• [WORK REQUIRED]:
Can you give the entries again, starting at the beginning and ending at the line that contains "D) the green leaf at the point at 49,351", with "green leaf" substituted by "green frond" and nothing else changed, leaving the pictures out?

• [RECORD SET]:
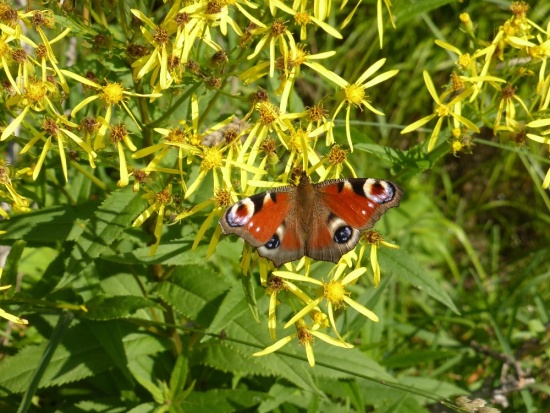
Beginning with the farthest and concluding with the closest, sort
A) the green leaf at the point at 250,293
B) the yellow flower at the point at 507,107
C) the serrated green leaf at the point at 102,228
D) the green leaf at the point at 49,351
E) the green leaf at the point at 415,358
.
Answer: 1. the green leaf at the point at 415,358
2. the yellow flower at the point at 507,107
3. the green leaf at the point at 49,351
4. the serrated green leaf at the point at 102,228
5. the green leaf at the point at 250,293

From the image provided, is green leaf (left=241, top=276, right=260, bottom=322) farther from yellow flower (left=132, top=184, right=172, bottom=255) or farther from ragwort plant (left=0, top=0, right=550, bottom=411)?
yellow flower (left=132, top=184, right=172, bottom=255)

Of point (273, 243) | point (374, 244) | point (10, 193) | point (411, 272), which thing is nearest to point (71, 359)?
point (10, 193)

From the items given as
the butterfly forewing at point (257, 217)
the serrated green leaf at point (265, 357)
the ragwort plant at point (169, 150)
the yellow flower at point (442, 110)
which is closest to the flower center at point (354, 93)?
the ragwort plant at point (169, 150)

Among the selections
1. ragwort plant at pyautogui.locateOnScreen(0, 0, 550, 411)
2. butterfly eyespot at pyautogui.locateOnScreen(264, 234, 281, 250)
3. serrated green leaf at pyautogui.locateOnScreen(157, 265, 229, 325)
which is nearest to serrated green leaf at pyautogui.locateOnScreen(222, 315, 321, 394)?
ragwort plant at pyautogui.locateOnScreen(0, 0, 550, 411)

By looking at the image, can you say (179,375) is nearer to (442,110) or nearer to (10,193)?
(10,193)

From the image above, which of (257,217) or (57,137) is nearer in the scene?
(257,217)

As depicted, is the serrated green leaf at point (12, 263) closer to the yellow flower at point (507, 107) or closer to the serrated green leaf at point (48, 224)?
the serrated green leaf at point (48, 224)
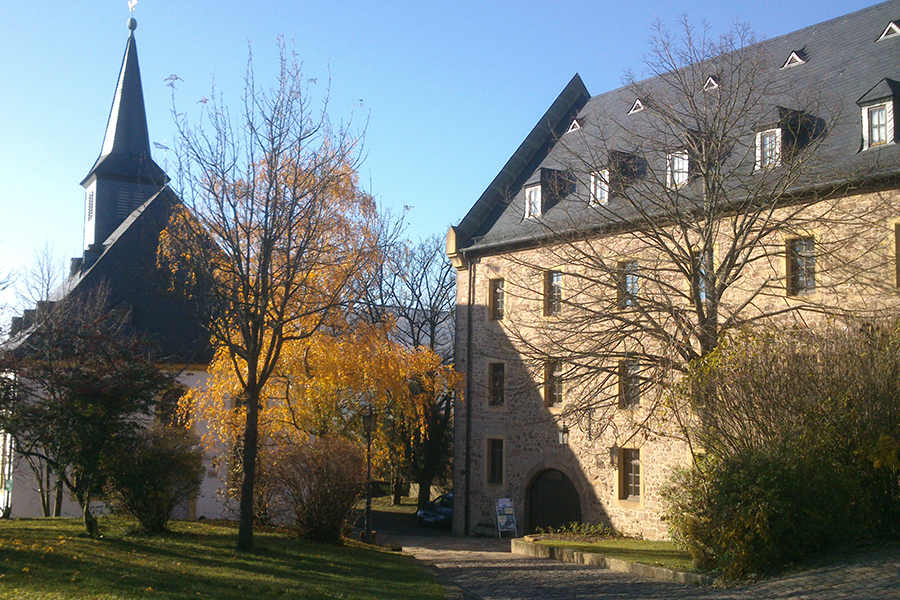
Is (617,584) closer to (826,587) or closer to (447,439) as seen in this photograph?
(826,587)

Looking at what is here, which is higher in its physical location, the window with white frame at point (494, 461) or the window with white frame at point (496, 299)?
the window with white frame at point (496, 299)

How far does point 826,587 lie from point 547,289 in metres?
12.3

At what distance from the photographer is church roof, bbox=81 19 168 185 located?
111 ft

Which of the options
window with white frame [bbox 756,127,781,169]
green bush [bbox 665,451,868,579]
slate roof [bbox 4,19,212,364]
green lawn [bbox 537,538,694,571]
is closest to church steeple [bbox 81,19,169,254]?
slate roof [bbox 4,19,212,364]

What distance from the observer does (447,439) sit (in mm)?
35188

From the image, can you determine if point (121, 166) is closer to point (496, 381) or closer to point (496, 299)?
point (496, 299)

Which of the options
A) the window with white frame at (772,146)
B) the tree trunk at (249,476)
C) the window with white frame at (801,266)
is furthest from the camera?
the window with white frame at (772,146)

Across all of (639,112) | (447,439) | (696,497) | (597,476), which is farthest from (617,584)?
(447,439)

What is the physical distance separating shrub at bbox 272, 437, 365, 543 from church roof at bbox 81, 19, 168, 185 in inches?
892

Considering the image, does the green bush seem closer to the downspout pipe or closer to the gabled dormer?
the gabled dormer

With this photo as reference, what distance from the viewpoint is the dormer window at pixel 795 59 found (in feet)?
67.7

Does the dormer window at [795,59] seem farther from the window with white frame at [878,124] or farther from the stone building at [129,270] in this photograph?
the stone building at [129,270]

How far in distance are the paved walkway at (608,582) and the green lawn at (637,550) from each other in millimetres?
651

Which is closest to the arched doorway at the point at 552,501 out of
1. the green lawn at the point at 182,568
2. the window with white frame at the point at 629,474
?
the window with white frame at the point at 629,474
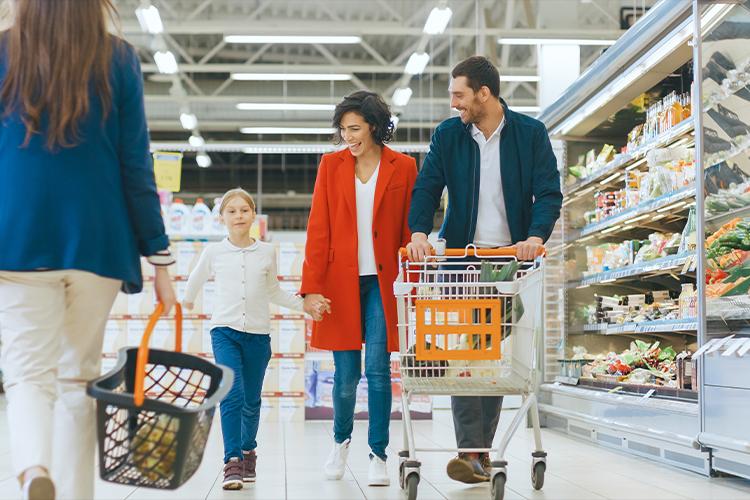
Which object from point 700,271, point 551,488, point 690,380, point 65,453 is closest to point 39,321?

• [PROBLEM SOLUTION]:
Beginning with the farthest and concluding with the closest, sort
A) the green frond at the point at 250,293
B) the yellow flower at the point at 507,107
C) the serrated green frond at the point at 102,228
D) the green frond at the point at 49,351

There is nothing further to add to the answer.